Rax King is a dog-loving, hedgehog-mothering, beer-swilling, gay and disabled sumbitch who occasionally writes and works as assistant editor for Sundress Publications. She is the author of the collection ‘The People’s Elbow: Thirty Recitatives on Rape and Wrestling’ (Ursus Americanus, 2018). Her work can also be found in Barrelhouse, Peach Mag, and Glass Poetry.
Here’s Quick Temper with Rax King:
Why do you write?
Because the only other thing i can do even remotely as well as I write is cooking lol. however i eat all my cooking projects and my writing is generally inedible so the evidence is a lil mismatched. plus anytime i go too long without writing, the curb your enthusiasm theme music plays loudly in my head as i bumble around fucking up and feeling miserable, so here the fuck we are, huh
Who do you hope reads your work?
girls who are in pain / boys who know how to goddamn behave themselves
Where does the anger in your work come from?
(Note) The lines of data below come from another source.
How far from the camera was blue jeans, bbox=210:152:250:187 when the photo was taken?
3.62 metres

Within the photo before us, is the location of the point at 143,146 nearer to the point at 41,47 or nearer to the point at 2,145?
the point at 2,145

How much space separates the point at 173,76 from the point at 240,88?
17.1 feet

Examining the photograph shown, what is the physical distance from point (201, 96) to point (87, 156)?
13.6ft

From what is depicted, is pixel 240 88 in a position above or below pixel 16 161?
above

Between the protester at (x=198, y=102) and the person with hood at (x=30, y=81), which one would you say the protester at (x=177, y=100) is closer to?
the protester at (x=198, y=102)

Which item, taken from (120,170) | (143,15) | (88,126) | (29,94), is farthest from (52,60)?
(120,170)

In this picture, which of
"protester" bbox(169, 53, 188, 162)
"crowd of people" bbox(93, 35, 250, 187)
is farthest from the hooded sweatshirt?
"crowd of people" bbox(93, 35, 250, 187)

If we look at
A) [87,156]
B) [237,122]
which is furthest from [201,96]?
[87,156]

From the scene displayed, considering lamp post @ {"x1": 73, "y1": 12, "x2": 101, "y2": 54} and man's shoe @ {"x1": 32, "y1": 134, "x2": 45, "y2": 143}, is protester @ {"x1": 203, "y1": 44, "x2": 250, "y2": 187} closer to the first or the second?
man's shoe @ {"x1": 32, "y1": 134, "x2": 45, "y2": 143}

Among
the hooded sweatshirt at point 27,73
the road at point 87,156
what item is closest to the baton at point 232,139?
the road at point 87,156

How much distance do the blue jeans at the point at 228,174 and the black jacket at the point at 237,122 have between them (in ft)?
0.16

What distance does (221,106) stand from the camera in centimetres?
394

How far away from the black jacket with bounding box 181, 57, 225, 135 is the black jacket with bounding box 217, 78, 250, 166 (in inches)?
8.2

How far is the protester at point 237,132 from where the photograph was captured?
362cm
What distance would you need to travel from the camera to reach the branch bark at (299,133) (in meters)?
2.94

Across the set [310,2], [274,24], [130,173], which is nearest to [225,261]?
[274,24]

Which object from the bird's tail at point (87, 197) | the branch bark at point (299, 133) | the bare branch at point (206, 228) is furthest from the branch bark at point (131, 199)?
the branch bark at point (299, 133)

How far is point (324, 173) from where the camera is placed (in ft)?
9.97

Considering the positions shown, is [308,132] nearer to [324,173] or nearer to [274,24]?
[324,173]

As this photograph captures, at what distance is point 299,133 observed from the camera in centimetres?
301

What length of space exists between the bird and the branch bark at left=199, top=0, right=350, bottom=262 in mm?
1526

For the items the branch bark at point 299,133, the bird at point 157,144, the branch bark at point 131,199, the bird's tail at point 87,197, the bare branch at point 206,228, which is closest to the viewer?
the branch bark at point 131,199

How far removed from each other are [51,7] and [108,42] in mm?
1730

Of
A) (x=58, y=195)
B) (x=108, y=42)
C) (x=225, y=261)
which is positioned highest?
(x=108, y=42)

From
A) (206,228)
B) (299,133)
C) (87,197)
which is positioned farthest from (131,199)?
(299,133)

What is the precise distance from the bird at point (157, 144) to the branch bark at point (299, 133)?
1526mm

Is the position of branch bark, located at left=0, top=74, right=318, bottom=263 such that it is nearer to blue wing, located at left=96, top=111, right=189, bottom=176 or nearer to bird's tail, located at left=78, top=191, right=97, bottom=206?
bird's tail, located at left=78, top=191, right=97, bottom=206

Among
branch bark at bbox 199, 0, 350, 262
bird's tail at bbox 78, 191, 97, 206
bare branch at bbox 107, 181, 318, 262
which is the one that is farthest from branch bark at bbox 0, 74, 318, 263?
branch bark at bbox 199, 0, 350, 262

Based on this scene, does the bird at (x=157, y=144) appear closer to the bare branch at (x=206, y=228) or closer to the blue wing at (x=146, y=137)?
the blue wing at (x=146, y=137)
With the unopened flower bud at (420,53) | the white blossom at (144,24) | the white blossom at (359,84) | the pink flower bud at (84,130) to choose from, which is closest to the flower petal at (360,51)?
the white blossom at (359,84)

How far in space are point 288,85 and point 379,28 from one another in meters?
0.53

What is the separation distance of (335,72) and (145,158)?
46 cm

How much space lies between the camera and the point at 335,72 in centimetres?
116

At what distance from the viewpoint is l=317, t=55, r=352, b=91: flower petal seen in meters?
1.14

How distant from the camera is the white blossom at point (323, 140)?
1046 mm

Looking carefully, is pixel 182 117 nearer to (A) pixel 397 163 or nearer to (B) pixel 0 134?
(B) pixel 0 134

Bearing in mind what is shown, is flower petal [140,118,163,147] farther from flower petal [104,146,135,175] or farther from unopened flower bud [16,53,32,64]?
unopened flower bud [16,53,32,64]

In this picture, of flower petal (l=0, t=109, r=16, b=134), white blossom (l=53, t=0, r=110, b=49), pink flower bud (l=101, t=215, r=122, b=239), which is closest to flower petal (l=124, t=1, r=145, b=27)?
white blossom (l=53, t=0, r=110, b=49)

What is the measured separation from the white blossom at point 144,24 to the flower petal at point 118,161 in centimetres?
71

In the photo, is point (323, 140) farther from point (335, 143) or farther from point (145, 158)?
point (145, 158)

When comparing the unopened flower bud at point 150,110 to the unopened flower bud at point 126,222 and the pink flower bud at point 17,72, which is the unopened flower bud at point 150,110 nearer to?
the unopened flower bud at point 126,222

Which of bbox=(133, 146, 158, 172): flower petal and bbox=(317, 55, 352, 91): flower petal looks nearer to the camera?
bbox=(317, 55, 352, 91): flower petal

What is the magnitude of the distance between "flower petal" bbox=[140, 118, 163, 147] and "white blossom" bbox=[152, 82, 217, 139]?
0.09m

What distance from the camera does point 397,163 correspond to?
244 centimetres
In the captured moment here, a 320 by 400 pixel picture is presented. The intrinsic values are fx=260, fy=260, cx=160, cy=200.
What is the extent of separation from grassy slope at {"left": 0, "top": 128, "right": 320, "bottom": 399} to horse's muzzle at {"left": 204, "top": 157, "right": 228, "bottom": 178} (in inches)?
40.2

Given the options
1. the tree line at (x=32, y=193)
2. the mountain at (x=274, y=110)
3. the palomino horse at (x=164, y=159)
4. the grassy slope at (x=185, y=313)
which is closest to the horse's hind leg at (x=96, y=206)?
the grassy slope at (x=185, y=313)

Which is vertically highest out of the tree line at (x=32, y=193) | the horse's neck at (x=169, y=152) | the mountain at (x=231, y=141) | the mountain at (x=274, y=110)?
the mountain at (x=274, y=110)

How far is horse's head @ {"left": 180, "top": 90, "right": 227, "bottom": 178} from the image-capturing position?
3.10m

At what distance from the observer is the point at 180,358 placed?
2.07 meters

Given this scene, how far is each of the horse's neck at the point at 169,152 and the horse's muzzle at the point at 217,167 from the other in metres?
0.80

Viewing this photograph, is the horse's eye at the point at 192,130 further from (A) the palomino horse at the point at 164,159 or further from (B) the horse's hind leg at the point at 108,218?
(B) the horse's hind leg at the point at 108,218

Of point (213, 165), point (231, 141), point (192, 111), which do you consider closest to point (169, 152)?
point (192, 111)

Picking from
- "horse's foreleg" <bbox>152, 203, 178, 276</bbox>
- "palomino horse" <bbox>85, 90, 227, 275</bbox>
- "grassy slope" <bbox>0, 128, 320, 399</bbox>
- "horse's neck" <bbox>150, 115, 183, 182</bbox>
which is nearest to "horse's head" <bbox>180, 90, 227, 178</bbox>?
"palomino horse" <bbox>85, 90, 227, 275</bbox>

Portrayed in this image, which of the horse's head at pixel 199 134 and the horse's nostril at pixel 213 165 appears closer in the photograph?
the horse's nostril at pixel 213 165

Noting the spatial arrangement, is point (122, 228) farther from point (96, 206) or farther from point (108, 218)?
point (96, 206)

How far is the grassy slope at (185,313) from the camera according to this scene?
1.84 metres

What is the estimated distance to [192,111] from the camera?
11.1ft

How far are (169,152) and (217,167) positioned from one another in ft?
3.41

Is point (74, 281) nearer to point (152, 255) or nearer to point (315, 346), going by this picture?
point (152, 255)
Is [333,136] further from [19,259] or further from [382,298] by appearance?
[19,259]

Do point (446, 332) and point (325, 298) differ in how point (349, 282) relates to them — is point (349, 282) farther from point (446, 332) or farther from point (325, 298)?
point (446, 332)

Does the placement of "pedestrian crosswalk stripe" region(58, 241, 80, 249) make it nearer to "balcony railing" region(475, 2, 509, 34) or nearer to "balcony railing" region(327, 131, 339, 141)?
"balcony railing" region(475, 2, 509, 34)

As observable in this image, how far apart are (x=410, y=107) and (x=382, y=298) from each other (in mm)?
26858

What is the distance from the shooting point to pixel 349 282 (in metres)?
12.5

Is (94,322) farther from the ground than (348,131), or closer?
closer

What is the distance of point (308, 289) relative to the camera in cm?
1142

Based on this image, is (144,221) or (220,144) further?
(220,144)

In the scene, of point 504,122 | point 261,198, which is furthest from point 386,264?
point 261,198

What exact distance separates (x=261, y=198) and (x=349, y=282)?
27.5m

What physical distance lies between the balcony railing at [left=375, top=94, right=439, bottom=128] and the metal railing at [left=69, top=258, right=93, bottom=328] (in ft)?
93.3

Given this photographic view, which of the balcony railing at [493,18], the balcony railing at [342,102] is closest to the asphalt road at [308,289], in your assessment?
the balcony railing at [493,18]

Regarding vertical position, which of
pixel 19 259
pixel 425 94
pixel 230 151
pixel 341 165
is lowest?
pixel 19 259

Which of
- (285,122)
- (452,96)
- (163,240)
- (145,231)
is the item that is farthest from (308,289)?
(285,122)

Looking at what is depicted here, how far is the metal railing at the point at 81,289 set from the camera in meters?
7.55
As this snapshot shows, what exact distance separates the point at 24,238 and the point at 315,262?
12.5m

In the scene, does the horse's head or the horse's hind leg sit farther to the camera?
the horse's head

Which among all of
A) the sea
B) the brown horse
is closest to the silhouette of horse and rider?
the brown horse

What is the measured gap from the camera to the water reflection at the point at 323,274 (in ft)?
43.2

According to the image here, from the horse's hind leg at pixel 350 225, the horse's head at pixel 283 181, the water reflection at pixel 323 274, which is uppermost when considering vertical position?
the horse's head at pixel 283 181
How does it manifest?
as a lil tyke i used to behave like such a fuck every time i lost a board game or wasn’t allowed to stop by mcdonalds on the way home that my astrologer bubbe used to singsong ‘aries moon, aries moon’ at me (im an aries moon and a cunt lol). i think it’s safe to say that i’ve always been p angry and that it comes from nowhere in particular except, maybe, the stars
however, a lot of really bad shit has happened to me, so maybe that’s why i’m angry. idk it’s like schroedinger’s rage up in here. do not ask me to explain that joke, i told it explicitly to make myself sound smart. anyway it would be such a waste of my mean bitch eyebrows if i were some sweet, docile person
that said, i am pretty gentle with the people of the world. i no longer have to spend an hour psyching myself up before making any phone call whatsoever but those days are not so far behind me either. but my writing is angry and my live delivery of my writing is, like, comically angry — people I’ve known for years have seen me read and been like ‘i didn’t think you had it in you’ and im like tight, thanks, i hope i’m not totally mousy. but as a rule, my feelings stay bottled up right under my sternum, where feelings belong. no i am not catholic
if i may self-promo just a bit, you can read more of me being angry, sad, and other multifarious bummed-out ways in my book, The People’s Elbow: Thirty Recitatives on Rape and Wrestling (Ursus Americanus, 2018), which is coming up on its one year birthday. im so proud of my baby girl
Angry book recommendations for angry readers?
oh hell yeah i love providing book recommendations because it makes me seem so smart and as if i know how to read, which i don’t. ok so Sung Yim wrote a hell of a memoir that i’ve revisited several times — What About the Rest of Your Life. i just read Samanta Schweblin’s Fever Dream in one sitting on the bus to work, and then a second time on the bus home — gorgeous and upsetting. i think maybe Lisa Carver would not want me to call her my mentor but i’m gonna do it regardless, and i can’t recommend any of my mentor’s books highly enough. they are maybe not so angry though, with the semi-exception of Drugs Are Nice. good palate cleansers for when you don’t want to be as angry anymore. and Morgan Parker’s Magical Negro is one of the most exquisite books of poetry that i ever read, for any mood at all.